Li et al. [13] analyzed the potential role of IL-28B in the course of HBV infection and found no notable association with persistent HBV infection for IL-28B rs12979860. Chen et al. [33] also found no significant difference of frequency in IL-28B (rs12979860) between CHB and healthy control. However, Ren et al. [34] found rs12979860 in the IL-28B gene might be a candidate risk factor for CHB. Possible explanations for this difference are a lack of data, and ethnicity diversity. Our study provided a more believable result. We confirmed IL-28B rs12979860 polymorphism did not show any associations with the HBV outcome except cirrhosis based on our combined relatively large numbers of studies. In our study, comparing HBV-related cirrhosis patients with CHB patients, IL-28B rs12979860 CC genotype is a risk factor for CHB transformed to liver cirrhosis. Consistent with previous studies, CHB patients who progress to liver cirrhosis showed a significant different frequency in IL-28B rs12979860 [14, 33]. The predictive value of IL-28B has been recently documented also in the different scenario of HBeAg positive patients with CHB from North Europe and Asia [43]. Consistent with our study, previous studies showed that IL-28B rs12979860 polymorphism had no association with clearance of hepatitis B e antigen [14, 40, 41].

In the study of Li et al. [13], no significant differences were observed in IL-28B rs12980275 genotype or allele frequencies among chronically HBV-infected, self-limited and healthy subjects. Recent experimental evidence is emerging suggesting that IL-28B rs12980275 AA genotype has no predictive effect of increasing susceptibility of CHB and healthy control [33]. In our study, we have a consistent result with previous studies that no associations were found between IL-28B rs12980275 genotype and HBV infection.
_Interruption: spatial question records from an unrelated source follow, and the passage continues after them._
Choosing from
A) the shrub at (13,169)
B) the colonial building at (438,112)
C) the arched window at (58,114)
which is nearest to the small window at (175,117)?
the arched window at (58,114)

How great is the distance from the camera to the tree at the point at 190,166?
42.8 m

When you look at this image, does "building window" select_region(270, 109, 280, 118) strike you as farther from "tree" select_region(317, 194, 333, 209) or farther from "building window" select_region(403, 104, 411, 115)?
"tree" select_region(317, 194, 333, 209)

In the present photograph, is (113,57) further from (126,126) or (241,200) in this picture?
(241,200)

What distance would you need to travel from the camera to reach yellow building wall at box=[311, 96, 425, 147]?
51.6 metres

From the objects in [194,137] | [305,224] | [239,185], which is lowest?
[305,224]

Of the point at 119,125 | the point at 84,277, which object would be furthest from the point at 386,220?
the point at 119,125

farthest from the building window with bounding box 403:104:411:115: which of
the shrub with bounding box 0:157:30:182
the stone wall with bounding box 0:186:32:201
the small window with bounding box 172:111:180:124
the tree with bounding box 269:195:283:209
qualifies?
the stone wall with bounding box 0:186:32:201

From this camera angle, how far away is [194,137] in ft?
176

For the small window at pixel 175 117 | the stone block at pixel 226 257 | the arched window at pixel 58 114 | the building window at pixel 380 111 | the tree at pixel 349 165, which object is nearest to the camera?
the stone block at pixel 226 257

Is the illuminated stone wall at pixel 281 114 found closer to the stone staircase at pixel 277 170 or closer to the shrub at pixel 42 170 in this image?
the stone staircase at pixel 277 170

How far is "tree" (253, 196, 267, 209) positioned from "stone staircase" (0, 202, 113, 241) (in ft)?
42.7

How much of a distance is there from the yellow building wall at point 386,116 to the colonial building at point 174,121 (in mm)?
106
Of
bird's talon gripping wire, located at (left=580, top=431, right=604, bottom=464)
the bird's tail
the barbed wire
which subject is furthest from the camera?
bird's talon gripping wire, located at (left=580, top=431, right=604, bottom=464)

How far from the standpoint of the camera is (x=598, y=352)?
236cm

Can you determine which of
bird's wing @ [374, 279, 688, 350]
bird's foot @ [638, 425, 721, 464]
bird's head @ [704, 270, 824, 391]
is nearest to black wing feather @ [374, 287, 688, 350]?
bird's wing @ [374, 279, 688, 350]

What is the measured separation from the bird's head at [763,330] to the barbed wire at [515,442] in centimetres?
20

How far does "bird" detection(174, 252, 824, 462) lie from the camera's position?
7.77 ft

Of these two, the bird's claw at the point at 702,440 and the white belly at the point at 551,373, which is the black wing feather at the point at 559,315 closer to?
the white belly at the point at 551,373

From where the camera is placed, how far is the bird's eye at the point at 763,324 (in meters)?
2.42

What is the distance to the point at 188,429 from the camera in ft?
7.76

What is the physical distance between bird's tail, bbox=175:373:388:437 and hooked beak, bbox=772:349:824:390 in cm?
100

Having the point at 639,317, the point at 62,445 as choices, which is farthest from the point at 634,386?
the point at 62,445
In conclusion, this study provides evidence of a positive association between HCC and IL-28B rs8099917 AA genotype. A second potentially interesting finding of our work was that carriage of IL-28B rs12979860 CC genotype enhances the risk for developing liver cirrhosis among patients with HBV infection. These genotypes might affect the outcome of HBV infection through regulation of IL-28B activation and production. Conversely, no other genotype polymorphisms of IL-18 and IL-28B could affect the outcomes of chronic infection. The value of the current meta-analysis compensates for the individual lack of precision of most studies, a problem alleviated by pooling. However, certain potential limitations exist in our meta-analysis. Some studies included in this meta-analysis were hospital-based case–control studies. In this instance, the hospital-based controls may not be representative of the general population. No publication bias was found in our meta-analysis, because the only studies published in English and Chinese were included. Furthermore, we were unable to perform further subgroup analyses for different ethnic populations due to a limited number of published studies available to be included. Ethnic diversity and HBV genotype may complicate the outcome of infection. Although, we performed this meta-analysis in an attempt to resolve the effects of IL-18 or IL-28B polymorphisms on the outcome of HBV infection, further well-designed large studies, particularly referring to gene-ethnic group and gene-HBV genotype interactions are warranted to confirm the real contribution of these polymorphisms to the outcome of HBV infection.